The Siemens C25 is a mobile phone introduced by Siemens in 1999.Siemens C 25 is positioned as an entry-level model. It is a small, lightweight, handy device. This model was available in only 5 colors (Classic Green, Classic Blue, Anthracite, Bright Blue or Bright Yellow). But it was possible to buy a removable front panel.

There is a function to write your own ringtone. There are several programs for writing melodies. For example, the MIDI-2-C25 allows you to convert MIDI standard music files into a Siemens C25 sheet of notes.

It weighs 135 g and its dimensions are 117 × 47 × 27 mm (length (without the antenna) × width × depth). Its display is a 3 × 12-character monochrome LCD. Display backlight color is green.

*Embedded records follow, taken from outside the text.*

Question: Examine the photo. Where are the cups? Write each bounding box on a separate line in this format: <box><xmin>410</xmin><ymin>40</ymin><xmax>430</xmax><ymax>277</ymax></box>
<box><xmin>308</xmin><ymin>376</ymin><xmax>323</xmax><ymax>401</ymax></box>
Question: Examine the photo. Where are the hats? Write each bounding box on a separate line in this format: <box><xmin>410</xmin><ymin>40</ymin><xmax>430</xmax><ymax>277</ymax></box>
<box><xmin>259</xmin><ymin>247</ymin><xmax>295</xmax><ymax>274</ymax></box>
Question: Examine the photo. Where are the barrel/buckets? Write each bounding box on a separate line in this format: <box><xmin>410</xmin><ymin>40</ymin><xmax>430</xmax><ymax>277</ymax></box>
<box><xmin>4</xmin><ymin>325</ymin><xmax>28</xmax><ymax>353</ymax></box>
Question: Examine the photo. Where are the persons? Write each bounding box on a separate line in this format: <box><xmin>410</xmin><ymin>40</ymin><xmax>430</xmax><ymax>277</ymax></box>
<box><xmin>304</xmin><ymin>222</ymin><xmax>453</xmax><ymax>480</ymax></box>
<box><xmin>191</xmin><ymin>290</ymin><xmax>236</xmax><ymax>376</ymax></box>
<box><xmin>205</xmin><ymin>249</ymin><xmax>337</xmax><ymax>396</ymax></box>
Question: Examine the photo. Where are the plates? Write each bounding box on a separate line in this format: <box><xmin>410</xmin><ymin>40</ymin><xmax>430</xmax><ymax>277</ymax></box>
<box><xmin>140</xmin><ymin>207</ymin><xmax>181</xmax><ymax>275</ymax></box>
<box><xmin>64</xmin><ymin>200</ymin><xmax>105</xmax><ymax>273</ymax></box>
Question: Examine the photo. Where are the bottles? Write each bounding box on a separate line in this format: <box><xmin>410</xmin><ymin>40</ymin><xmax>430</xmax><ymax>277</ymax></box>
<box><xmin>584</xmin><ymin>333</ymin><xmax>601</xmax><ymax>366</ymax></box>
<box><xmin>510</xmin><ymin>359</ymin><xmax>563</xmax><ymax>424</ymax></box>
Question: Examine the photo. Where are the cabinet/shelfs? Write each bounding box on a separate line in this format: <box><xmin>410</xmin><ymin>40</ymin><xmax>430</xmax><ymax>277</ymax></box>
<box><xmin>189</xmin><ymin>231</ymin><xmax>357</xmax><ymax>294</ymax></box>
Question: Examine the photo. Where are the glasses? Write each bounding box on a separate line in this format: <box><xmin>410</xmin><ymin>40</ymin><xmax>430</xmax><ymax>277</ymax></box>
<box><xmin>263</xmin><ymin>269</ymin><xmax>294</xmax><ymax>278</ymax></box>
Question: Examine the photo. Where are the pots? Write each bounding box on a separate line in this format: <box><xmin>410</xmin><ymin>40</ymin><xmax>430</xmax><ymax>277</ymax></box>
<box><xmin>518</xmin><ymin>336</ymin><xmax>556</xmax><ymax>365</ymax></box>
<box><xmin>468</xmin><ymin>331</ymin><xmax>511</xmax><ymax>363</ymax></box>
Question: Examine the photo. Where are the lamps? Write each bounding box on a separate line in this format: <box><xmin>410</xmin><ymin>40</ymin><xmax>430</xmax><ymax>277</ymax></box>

The phone's battery powers the phone for 300 minutes talk time, or up to 160 hours if left in stand-by mode. The Ni MH battery is used as standard. It is a dual-band mobile phone, supporting both GSM 900 and GSM 1800 network frequencies. It supports up to 21 monophonic ringtones. It also supports SMS sending and receiving.

==Reviews==
Despite usability flaws, Mobile Review found it "a beautiful phone to hold and use". Mobiles magazine scored it 88/100, despite also criticising certain omissions.